Answer these questions from the reflection below on a man's death:
1. Through work at which place does the writer know the man?
2. How long before his death had the man received his cancer diagnosis?
3. How many years of faithful witness, prayer and enduring of persecution does the writer mention?

#### [SOURCE TEXT]
..........

Today my heart is full. It also feels, simultaneously, heavy and light. I find that I am contemplating death again today. Many of you have been aware and have journeyed along with me in prayer for the salvation of an individual I know through my work at Broadlawns Medical Center. Yesterday afternoon he passed away.
Despite the cancer diagnosis he had received nearly 6 months ago, his death came by other means. His death was sudden and humanly unexpected. My heart is full of sorrow. My heart is heavy with the reality of sin and suffering and death. I lament the loss of relationship. I wonder about my faithfulness in ministering to this soul.
Unlike the contemplation of death that has taken place over the last year as I have walked with my wife through the journey of losing her younger sister to cancer, I find I am unable to rejoice in the same things or in the same way. My sister-in-law had a firm faith in Jesus Christ as her Savior. Although the sorrow over suffering and death and loss of relationship was heightened in her case, the rejoicing over her salvation and eternal life was also heightened and is nearly indescribable.
Now, to be sure, I did not say I am not currently rejoicing, nor that I am not greatly rejoicing, but only that my rejoicing is different. I rejoice in the humble privilege that God gave me to invest in this man’s life. I rejoice how God always provided what I needed in doing so. I rejoice at the amazing power of God to awaken spiritual matters in an individual that by all human perspective was a “lost cause”. I rejoice that despite the extreme “lived depravity”, that this man was no different than you or I. He was equally created in the image of God, equally lost, equally in need of the same Savior. He had thoughts, desires, emotions and relationships that mattered. By the grace of God through the work of the Holy Spirit, he was equally able to engage over the truth of the Gospel.
I watched as God took a man who was a hater and scoffer of God, to a man who truly accepted the reality of God’s existence and began to understand the reality that God is who he says he is. I watched as the repeated presentation of the Gospel came to be intellectually understood. I walked with a man who was hurting and confused and seeking and resisting and vulnerable. I heard a man verbally claim to trust Christ has his Savior. I struggled to see evidence of this claim.
My heart is light because of the goodness and faithfulness of God to his Word, his Works and his Character. I cannot say with confidence that I know the eternal destination of this man one way or the other. I can say with utmost confidence that God never failed nor forsook. Through 16 years of faithful witness, prayer and enduring of persecution, God did not waste the smallest iota of what was done in obedience to him. And I know that he will not waste anything in the days to come either. My heart is light because the outcome of such things does not, in the end, rest on me.
I do not know what God is doing in all of this; what he did for this man, what he is doing in me, what he is doing in those who have partnered with me, what he will do in you as your read this, what he will do with those that I will still have opportunity to engage with in connection to this man. But I do know that he IS doing something; and it is for his glory, and it is for my good.
Will you keep praying for me? Will you rejoice with me? Will you sorrow with me? Will you humbly, faithfully obey the Lord in caring for souls by means of the Gospel? Will you do so with me?
I need you, my brothers and sisters.

..........

#### [ENTRIES SUPPLIED]
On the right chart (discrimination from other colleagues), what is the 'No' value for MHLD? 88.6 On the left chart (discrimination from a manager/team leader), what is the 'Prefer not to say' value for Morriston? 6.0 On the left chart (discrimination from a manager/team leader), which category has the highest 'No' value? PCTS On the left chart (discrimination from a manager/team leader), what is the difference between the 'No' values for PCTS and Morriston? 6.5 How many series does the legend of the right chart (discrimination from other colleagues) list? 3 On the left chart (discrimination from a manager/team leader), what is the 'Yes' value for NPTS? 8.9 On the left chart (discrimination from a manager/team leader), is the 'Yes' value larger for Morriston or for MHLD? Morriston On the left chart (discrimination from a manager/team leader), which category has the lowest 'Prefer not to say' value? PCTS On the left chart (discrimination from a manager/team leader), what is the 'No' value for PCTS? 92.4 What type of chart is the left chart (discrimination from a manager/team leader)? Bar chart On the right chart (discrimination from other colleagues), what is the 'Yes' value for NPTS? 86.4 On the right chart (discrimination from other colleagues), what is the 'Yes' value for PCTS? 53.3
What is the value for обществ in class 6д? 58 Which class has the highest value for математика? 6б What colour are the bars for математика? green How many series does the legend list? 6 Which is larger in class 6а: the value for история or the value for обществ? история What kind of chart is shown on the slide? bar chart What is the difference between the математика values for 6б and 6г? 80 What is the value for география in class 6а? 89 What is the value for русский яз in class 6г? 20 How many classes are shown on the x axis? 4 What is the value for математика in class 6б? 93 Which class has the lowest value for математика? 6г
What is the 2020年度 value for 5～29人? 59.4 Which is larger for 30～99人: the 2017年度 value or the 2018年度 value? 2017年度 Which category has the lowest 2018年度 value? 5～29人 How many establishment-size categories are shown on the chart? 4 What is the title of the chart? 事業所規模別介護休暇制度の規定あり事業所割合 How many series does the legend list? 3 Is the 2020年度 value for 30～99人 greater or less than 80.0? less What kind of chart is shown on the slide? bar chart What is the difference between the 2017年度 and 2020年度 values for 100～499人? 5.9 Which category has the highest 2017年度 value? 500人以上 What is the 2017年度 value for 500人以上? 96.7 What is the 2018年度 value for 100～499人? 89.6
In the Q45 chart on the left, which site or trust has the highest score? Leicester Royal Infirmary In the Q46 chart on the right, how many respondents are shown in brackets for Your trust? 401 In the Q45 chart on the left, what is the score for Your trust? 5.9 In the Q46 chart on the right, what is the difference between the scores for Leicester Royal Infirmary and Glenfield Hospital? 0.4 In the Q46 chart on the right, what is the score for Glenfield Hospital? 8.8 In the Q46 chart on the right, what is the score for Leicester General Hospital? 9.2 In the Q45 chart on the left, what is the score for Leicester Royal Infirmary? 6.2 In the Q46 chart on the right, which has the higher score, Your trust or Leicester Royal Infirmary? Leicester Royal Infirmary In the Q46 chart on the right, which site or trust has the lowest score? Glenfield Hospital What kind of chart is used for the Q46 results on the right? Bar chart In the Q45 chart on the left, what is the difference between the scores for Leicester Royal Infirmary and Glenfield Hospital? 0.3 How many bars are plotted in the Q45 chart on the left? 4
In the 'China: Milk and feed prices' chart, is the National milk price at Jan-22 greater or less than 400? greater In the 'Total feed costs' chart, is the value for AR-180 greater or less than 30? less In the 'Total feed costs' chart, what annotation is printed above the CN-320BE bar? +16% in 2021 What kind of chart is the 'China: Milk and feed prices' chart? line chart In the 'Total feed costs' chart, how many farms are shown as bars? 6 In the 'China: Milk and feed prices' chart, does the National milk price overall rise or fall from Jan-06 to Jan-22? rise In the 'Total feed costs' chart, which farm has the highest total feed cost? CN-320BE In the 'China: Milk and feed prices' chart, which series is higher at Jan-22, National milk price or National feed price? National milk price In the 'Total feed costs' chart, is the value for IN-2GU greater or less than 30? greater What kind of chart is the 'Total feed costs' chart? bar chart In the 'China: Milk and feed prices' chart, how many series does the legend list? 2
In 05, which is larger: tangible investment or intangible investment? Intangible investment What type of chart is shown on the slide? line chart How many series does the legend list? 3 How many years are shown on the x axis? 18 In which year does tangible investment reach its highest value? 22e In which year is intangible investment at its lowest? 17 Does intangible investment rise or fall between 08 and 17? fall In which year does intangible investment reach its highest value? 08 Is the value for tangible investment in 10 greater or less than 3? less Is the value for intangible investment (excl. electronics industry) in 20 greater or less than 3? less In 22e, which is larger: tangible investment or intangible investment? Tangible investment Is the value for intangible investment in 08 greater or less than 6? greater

..........

#### [EXERCISE OUTPUT]
1. Broadlawns Medical Center
2. Nearly 6 months
3. 16 years